Noem’s Spending Reviews Have Delayed Disaster Aid: Report

Reuters

Department of Homeland Security Secretary Kristi Noem’s policy of personally approving every DHS expenditure of more than $100,000 has delayed more than 1,000 Federal Emergency Management Agency contracts, grants or disaster assistance awards, according to a new report from Senate Democrats.

Noem issued a widely questioned directive in June 2025 that said that any grant or contract award that topped $100,000 would require her sign-off. The contracting process involves other steps, too. “Before the contracts reach Noem, they must be approved by a series of political appointees, who each sign or initial a checklist sometimes referred to internally as a routing sheet,” ProPublica reports.

The new report from Democrats on the Senate Homeland Security & Governmental Affairs Committee is based on an analysis of 1,062 spending requests from June to early September of last year using data from an internal DHS tracker created in response to Noem’s policy. It found that 1,034 contracts, grants or disaster assistance awards had been delayed or left pending as of September 8, 2025. The data was provided to the committee by whistleblowers.

The report says that Noem’s order “has created extraordinary bureaucratic gridlock, significant operational challenges, and has hampered critical missions, including disaster response. The real-world impacts of the new approval directive are extensive and have delayed support to survivors, including those of the fatal July 2025 flash floods in Texas and Hurricane Helene.”

The report adds that Noem had verbally authorized about 13% of all requests, with the average request taking three weeks to approve. It also charges that Noem’s directive violates a law enacted after Hurricane Katrina by “significantly and substantially” reducing FEMA’s “missions, authorities, responsibilities.”

The senators behind the report called on Noem to immediately rescind her directive.

“Secretary Noem’s policy of personally approving certain contracts is putting the safety of communities in need at risk,” said Sen. Gary Peters, the top Democrat on the Homeland Security committee. “When disaster strikes, communities need critical assistance from FEMA as quickly as possible. These delays created by Secretary Noem’s directive are not only failing to make government more efficient, they are causing serious harm. The policy must end immediately.”

The Democratic report is not the first to cite a backlog at DHS due to Noem’s policy. But Noem and DHS have defended the policy as successful in preventing waste, fraud and abuse of taxpayer money. DHS claimed last September that Noem’s review process had saved taxpayers about $50 million a day since she took office.

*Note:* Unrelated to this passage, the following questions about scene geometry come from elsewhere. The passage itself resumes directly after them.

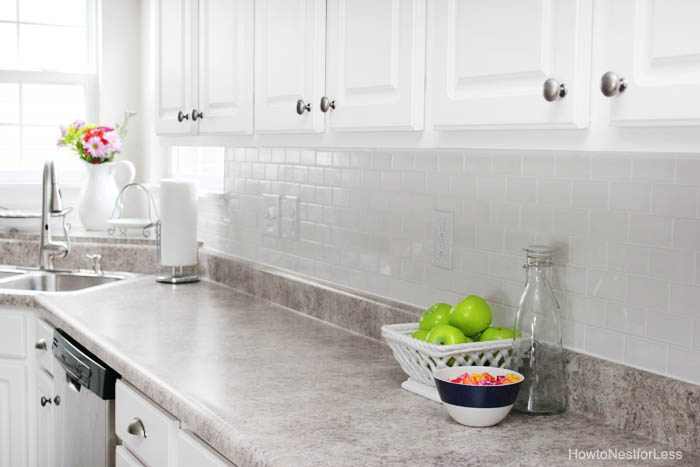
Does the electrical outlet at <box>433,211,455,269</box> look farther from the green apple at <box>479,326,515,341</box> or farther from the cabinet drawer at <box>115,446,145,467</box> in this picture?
the cabinet drawer at <box>115,446,145,467</box>

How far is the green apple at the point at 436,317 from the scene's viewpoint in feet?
5.87

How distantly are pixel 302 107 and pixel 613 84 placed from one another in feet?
3.27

A DHS spokesperson also disputed the findings of the Senate Democrats’ report. “Contrary to claims in the forthcoming report, there are no systemic delays. There is no evidence of a three-week average wait for aid decisions,” the spokesperson said in a statement to The Hill. “In fact, Secretary Noem’s review process was specifically designed to break through bureaucratic red tape and expedite funding requests that had previously languished for years under prior administrations.”